I believe there is a lot of pain in the feminist community. This is entirely understandable! We live in a woman-hating world; we are women. We are bound to feel hurt.
But here’s the thing: we never talk about it. And the thing about pain is, when it goes unacknowledged, it finds another way through.
So at Fem 11, I noticed a lot of anger from the participants. A few of them actually shouted from the audience during the talks. And a few of the questions were dripping in anger and maybe even hate.
And I know this is not “common” because during Marxism it practically never happened. Keep in mind that Marxism brings together the same number of people, and for 5 days at that. And yet I never saw anyone shout at the chair person, or at a member of the audience who can’t stop rumbling (and believe me, there’s an awful lot of rumbling during Marxism).
And I understand anger and hate; really I do. I have just talked about my own!
Instead, it would be far more productive if we started by talking about it.
For example: “I am angry when I see a sexualised ad.
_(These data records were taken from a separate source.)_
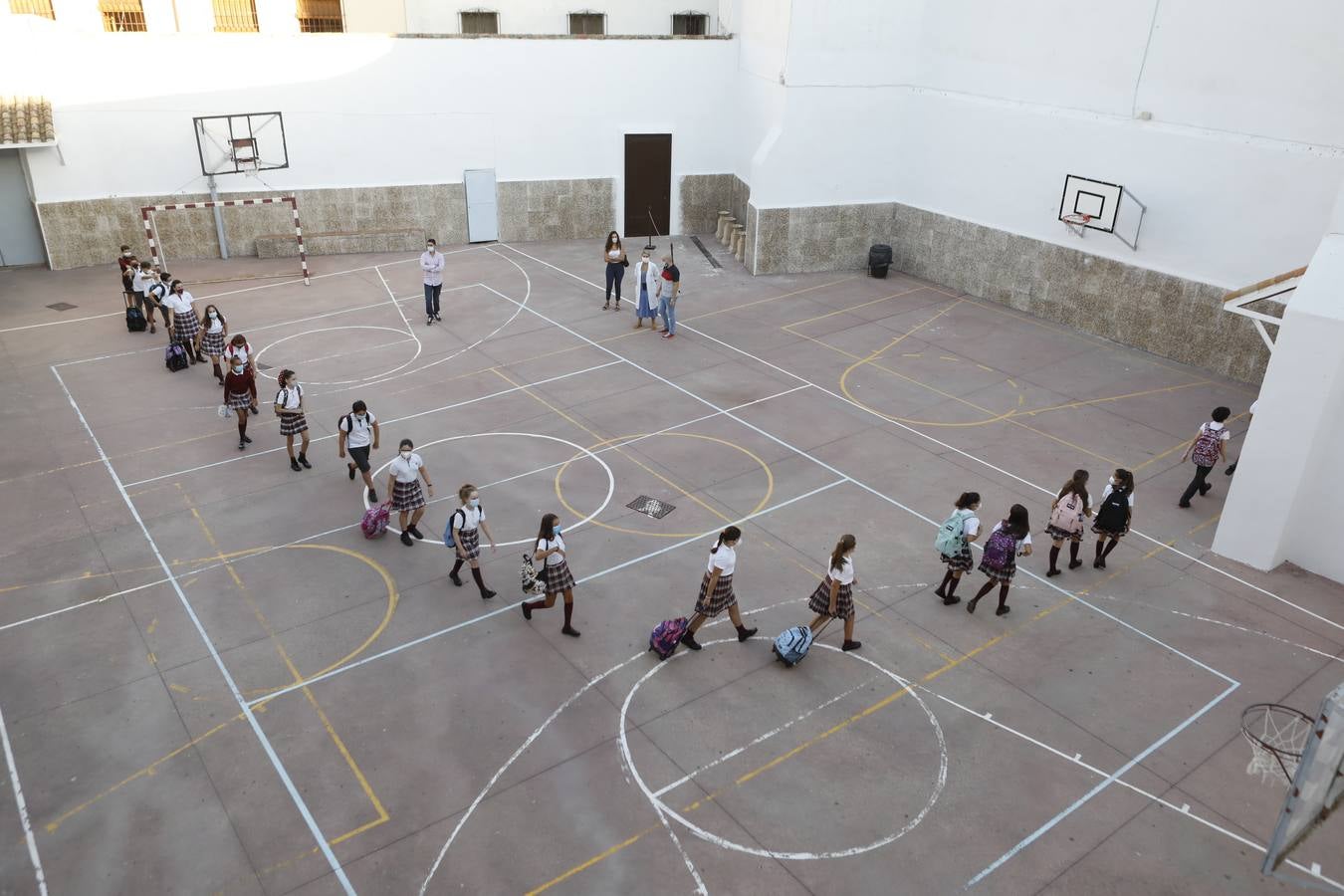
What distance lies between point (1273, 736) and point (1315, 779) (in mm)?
4146

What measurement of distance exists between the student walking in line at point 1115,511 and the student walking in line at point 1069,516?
242mm

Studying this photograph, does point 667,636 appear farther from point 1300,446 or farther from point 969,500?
point 1300,446

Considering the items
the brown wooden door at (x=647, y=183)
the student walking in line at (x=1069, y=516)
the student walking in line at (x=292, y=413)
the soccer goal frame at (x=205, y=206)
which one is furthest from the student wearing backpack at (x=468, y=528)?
the brown wooden door at (x=647, y=183)

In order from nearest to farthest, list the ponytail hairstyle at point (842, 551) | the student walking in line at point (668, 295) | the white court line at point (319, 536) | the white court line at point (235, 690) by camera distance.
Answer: the white court line at point (235, 690) → the ponytail hairstyle at point (842, 551) → the white court line at point (319, 536) → the student walking in line at point (668, 295)

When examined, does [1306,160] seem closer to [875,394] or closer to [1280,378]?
[1280,378]

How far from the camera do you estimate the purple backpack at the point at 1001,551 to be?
11.4m

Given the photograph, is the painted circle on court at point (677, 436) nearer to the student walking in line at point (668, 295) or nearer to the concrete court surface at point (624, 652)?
the concrete court surface at point (624, 652)

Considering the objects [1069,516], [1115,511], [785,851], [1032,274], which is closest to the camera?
[785,851]

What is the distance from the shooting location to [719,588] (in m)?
→ 10.7

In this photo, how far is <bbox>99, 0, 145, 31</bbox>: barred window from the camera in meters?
26.0

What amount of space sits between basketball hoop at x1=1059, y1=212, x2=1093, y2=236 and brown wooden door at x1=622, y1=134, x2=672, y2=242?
11.9 meters

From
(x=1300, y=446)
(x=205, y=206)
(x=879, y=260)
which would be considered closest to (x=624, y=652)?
(x=1300, y=446)

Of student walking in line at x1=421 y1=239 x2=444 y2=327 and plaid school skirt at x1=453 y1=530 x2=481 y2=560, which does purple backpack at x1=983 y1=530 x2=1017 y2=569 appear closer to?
plaid school skirt at x1=453 y1=530 x2=481 y2=560

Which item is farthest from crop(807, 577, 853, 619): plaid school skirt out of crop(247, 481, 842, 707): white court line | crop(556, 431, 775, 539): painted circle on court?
crop(556, 431, 775, 539): painted circle on court
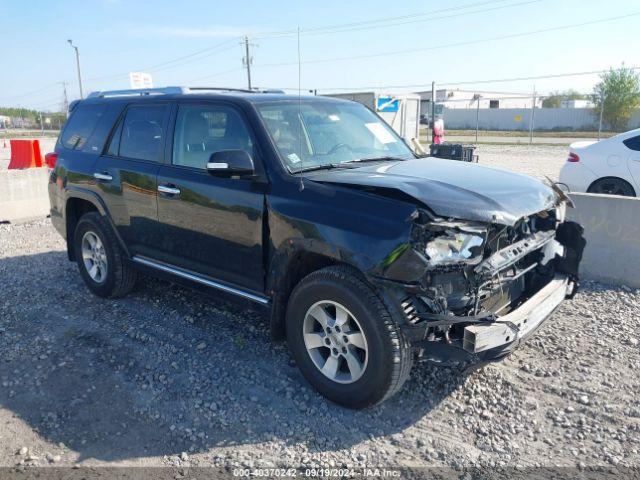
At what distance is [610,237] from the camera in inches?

It makes me really angry. I feel silenced and insulted; my personal boundaries have been violated. And I’m so pissed off.”
I know we do this, but we tend to shift the focus on to why it’s wrong. We go from “I feel angry” to “advertising makes money off titillating men, and men want to see women being objectified…”.
And that’s good too, and it has its place. But it may be worth spending a few moments on how something makes us feel as women.
Then, we have to stop and spend a few moments thinking on how something makes us feel as “us”.
For example: “I know that for me, Mary Tracy, seeing pretty feminine blond women makes me upset because it triggers my insecurities and feelings of being too ugly, too brown and unfeminine, and all in all unworthy of being loved”.
See? Coming clean with our feelings might not be easy, but it always helps.